Date: 2026-05-28 Researcher: Claude (Anthropic) / Lusoris Status: Complete Supersedes: This digest extends Research-0550 (parity matrix) and Research-0730 (Arc parity gate) with measured wall-time throughput numbers across CPU, CUDA, and SYCL backends and with the SYCL device-access fix documented.


1. Purpose

PR #75 skipped SYCL throughput numbers because the one-off container used at the time lacked /dev/dri passthrough. This digest adds SYCL (Intel Arc A380) to the baseline, delivers the 3-backend × 3-workload wall-time matrix, and documents the exact container invocation pattern required to make Intel Arc accessible inside a vmaf-dev-mcp:cuda13.3 one-off container.


2. SYCL Device Access Fix

2.1 Root cause

docker run --device /dev/dri passes the character device nodes (renderD128, renderD129, renderD130, card0card2) but does not bind-mount the udev-managed /dev/dri/by-path/pci-XXXX:YY:ZZ.W-render symlinks. Intel's Level Zero GPU ICD (libze_intel_gpu.so.1) enumerates devices by walking /dev/dri/by-path to find PCI-addressed render nodes and match them to the Intel compute-runtime's internal device table. Without the by-path symlinks, zeInit() succeeds at loader level but returns ZE_RESULT_ERROR_DEPENDENCY_UNAVAILABLE (0x78000001) because no Intel GPU is found.

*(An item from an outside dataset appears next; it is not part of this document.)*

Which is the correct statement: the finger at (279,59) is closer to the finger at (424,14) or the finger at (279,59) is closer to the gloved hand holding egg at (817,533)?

This is the same class of failure documented in ADR-0514 / T-DEV-MCP-BACKEND-EXPOSURE-2026-05-18 (where the fix was to add a by-path bind-mount to docker-compose.yml). The docker compose deployment already has this; one-off docker run invocations need it manually.

2.2 Hardware map

PCI address Device renderD node
03:00.0 Intel Arc A380 (DG2-G10) renderD129
01:00.0 NVIDIA RTX 4090 (AD102) renderD128
7d:00.0 AMD Radeon (Granite Ridge iGPU) renderD130

The --group-add render flag fails because render is not a group name inside the container. Use --group-add 988 (the host render GID) instead.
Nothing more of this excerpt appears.